Reputation: 65
I have a lot of small towns (<15.000 population) from Germany in my data set, so Tableau (Desktop 10.3 Pro Version) has no geographical coordinates for them.
For this reason I made a .csv file (CustomGeo.csv is attached) with the following rows: Country (Name), State/Province, City, Latitude, Longitude. Also I created a schema.ini with the following content:
[CustomGeo.csv]
ColNameHeader=True
DecimalSymbol=,
Format=Delimited(;)
Col1="Country (Name)" Text
Col2="State/Province" Text
Col3="City" Text
Col4="Latitude" Double
Col5="Longitude" Double
Now, after I imported the csv file into Tableau (Map -> Geocoding -> Import Custom Gecoding), I have more than 600 ambiguous cities and I don't understand why. There are big cities like Stuttgart and München which are tagged as ambiguous. Bigger cities in Germany can have more than one Postcode (PLZ).

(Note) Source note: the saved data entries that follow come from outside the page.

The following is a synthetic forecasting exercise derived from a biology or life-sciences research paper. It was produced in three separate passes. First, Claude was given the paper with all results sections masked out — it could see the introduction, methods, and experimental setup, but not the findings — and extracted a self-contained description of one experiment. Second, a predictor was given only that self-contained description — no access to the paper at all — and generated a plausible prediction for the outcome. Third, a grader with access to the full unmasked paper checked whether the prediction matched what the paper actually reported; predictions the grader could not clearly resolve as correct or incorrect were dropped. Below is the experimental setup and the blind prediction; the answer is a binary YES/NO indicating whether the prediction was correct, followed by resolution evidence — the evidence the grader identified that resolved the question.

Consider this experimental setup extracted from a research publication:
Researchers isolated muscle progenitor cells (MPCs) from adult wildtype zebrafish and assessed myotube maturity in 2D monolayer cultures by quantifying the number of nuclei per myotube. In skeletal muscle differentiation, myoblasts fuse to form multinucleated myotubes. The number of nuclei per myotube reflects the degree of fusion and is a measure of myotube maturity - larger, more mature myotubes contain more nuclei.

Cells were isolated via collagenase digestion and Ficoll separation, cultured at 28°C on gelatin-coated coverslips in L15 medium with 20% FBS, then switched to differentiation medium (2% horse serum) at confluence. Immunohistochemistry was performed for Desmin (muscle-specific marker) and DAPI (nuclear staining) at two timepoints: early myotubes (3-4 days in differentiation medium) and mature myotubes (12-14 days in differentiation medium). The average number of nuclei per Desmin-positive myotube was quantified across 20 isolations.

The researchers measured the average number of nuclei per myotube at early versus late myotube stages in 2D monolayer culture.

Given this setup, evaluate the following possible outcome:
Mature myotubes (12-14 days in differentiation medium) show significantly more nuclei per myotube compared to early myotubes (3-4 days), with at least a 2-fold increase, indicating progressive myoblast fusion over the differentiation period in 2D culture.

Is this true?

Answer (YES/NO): NO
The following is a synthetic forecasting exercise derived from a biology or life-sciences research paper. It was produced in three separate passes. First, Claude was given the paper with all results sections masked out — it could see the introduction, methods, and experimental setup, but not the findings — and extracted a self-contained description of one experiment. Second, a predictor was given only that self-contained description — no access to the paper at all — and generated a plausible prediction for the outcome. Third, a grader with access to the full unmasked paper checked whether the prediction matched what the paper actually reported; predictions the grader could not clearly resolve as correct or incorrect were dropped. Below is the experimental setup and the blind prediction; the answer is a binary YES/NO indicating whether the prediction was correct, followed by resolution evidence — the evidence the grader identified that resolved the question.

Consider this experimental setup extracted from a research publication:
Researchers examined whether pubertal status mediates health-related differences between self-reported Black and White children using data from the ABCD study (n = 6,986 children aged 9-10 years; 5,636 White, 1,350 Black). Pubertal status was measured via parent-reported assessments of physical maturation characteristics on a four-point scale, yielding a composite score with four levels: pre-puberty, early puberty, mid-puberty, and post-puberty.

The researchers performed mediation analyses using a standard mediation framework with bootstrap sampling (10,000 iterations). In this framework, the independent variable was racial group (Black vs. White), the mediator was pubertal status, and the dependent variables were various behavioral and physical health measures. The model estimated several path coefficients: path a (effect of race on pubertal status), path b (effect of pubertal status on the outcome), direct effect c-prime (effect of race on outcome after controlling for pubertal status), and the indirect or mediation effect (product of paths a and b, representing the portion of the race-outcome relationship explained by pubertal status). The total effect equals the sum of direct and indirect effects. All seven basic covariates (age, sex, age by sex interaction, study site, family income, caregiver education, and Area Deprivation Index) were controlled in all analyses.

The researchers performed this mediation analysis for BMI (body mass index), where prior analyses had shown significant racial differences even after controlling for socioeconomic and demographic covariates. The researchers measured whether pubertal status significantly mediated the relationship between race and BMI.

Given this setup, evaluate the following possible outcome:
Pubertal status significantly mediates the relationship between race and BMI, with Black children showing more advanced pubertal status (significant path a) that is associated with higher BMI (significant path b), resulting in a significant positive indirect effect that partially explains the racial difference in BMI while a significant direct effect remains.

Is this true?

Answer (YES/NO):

The possibility to select the field State/Province under Edit Locations and State/Province does not change anything.
Here you can download the csv file and my data set with for geocoding important columns [hosted on google drive]:
Be careful if you want to open the csv file with Excel. Excel could change the column format so the latitude and longitude data could be fucked up :)
I hope anyone can help me with that problem. I do not know how to continue.
Upvotes: 2
Views: 832
Reputation: 65
I have the solution: If you use the column names (Country (Name), State/Province, City, Latitude, Longitude) then you will extend an existing role. For bigger cities (>15000 population) Tableau has geo data. So if you extend the existing role with all cities in Germany you will have the bigger cities as well in your custom geocoding file. Because of that, the error with ambiguous cities will show up and bigger cities like München (Munich) or Stuttgart can not be displayed on the map.